La loi du 4 mars 2002 prévoit aussi que toute personne majeure hospitalisée en France peut nommer une personne de confiance qui l'accompagnera lors de son hospitalisation.

 

Dignité du malade

Toute personne malade a droit au respect de sa dignité. Différents textes affirment et confortent ce droit fondamental des patients, qui revêt plusieurs aspects.

Le droit au respect de la personne et de son intimité est inscrit dans le titre VII de la Charte du patient hospitalisé de 1995 qui précise que : "le respect de l'intimité du patient doit être préservé lors des soins, des toilettes, des consultations et des visites médicales, des traitements pré et post-opératoires, des radiographies, des brancardages et à tout moment de son séjour hospitalier. La personne hospitalisée est traitée avec égards et ne doit pas souffrir de propos et d'attitudes équivoques de la part du personnel".

Dans les situations de fin de vie ou de traitements particulièrement lourds, la vigilance s'impose particulièrement pour des personnes vulnérables, affaiblies par la maladie. L'article 2 du Code de déontologie médicale précise ainsi que : "Le médecin, au service de l'individu et de la santé publique, exerce sa mission dans le respect de la vie humaine, de la personne et de sa dignité. Le respect dû à la personne ne cesse pas de s'imposer après la mort".

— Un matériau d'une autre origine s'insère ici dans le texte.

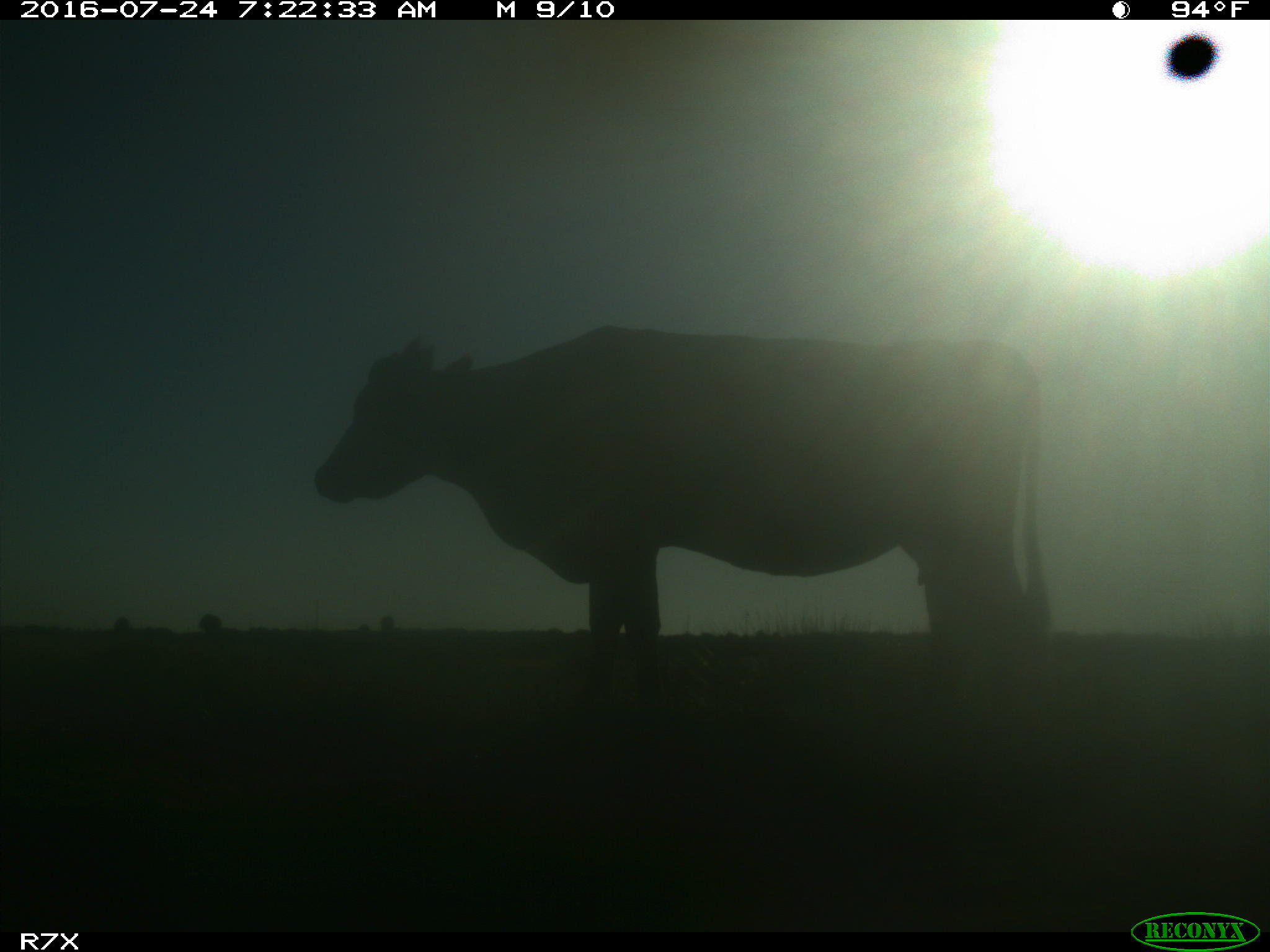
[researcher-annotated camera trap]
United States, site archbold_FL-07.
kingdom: Animalia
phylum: Chordata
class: Mammalia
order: Artiodactyla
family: Bovidae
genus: Bos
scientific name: Bos taurus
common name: domestic cow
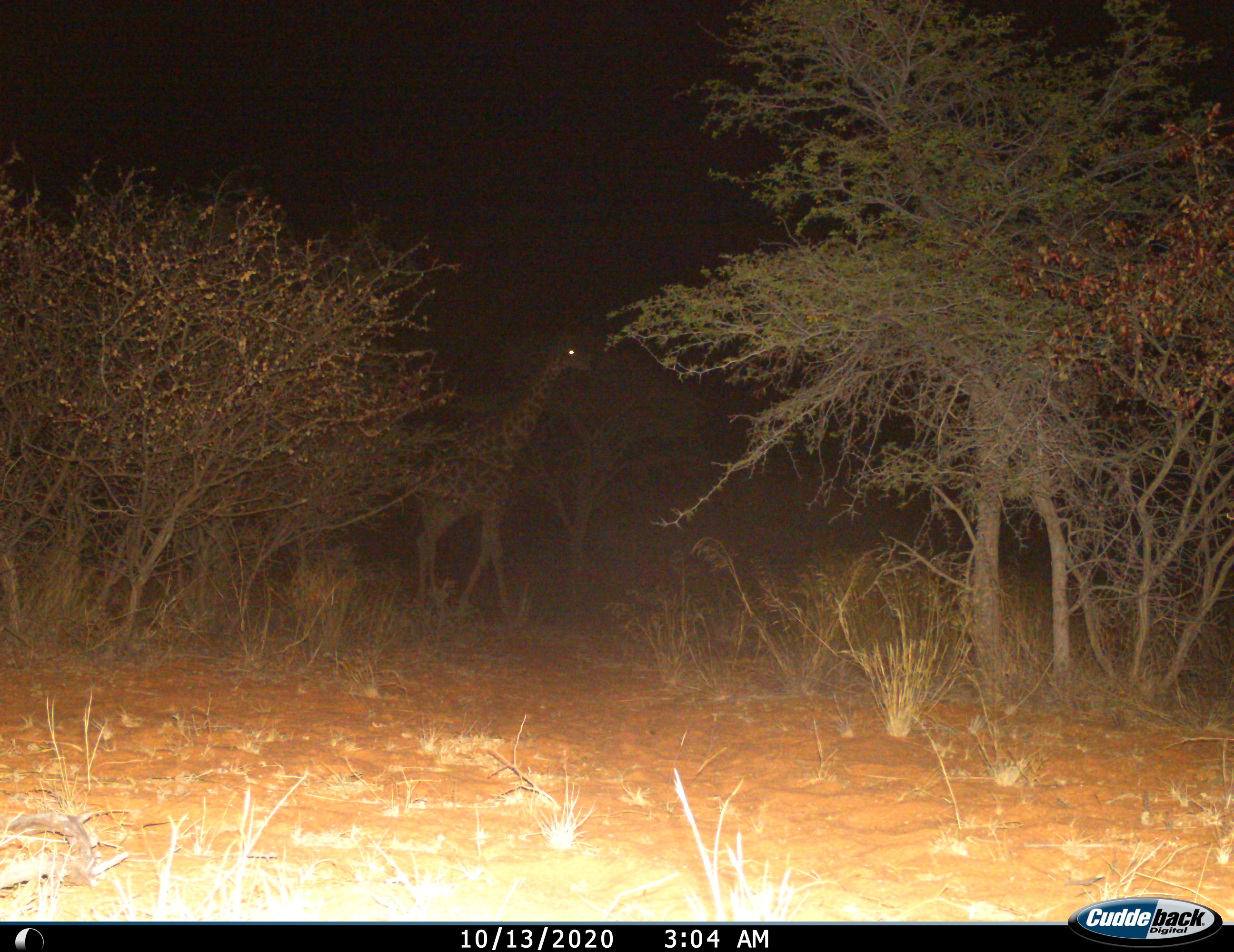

Le droit à la dignité est aujourd'hui un droit fondamental. Il est inscrit à l'article L. 1110-2 du Code de la santé publique. En outre, le Conseil constitutionnel, qui est la plus haute juridiction française, lui a reconnu une valeur constitutionnelle (décision n° 94-343/344 DC du 27 juillet 1994 - Loi relative au respect du corps humain et loi relative au don et à l'utilisation des éléments et produits du corps humain, à l'assistance médicale à la procréation et au diagnostic prénatal).

 

Dossier du patient

La loi du 4 mars 2002 relative aux droits des malades et à la qualité du système de santé reconnaît à toute personne le droit d'être informée sur son état de santé, et d'avoir accès à l'ensemble des informations concernant sa santé et détenues par des professionnels et établissements de santé.

En même temps, la loi garantit à chaque patient le respect de la vie privée et le secret des informations le concernant.

 

Droits du patient en psychiatrie

 

Certaines dispositions particulières s'appliquent en cas d'hospitalisation sous la contrainte des patients psychiatriques.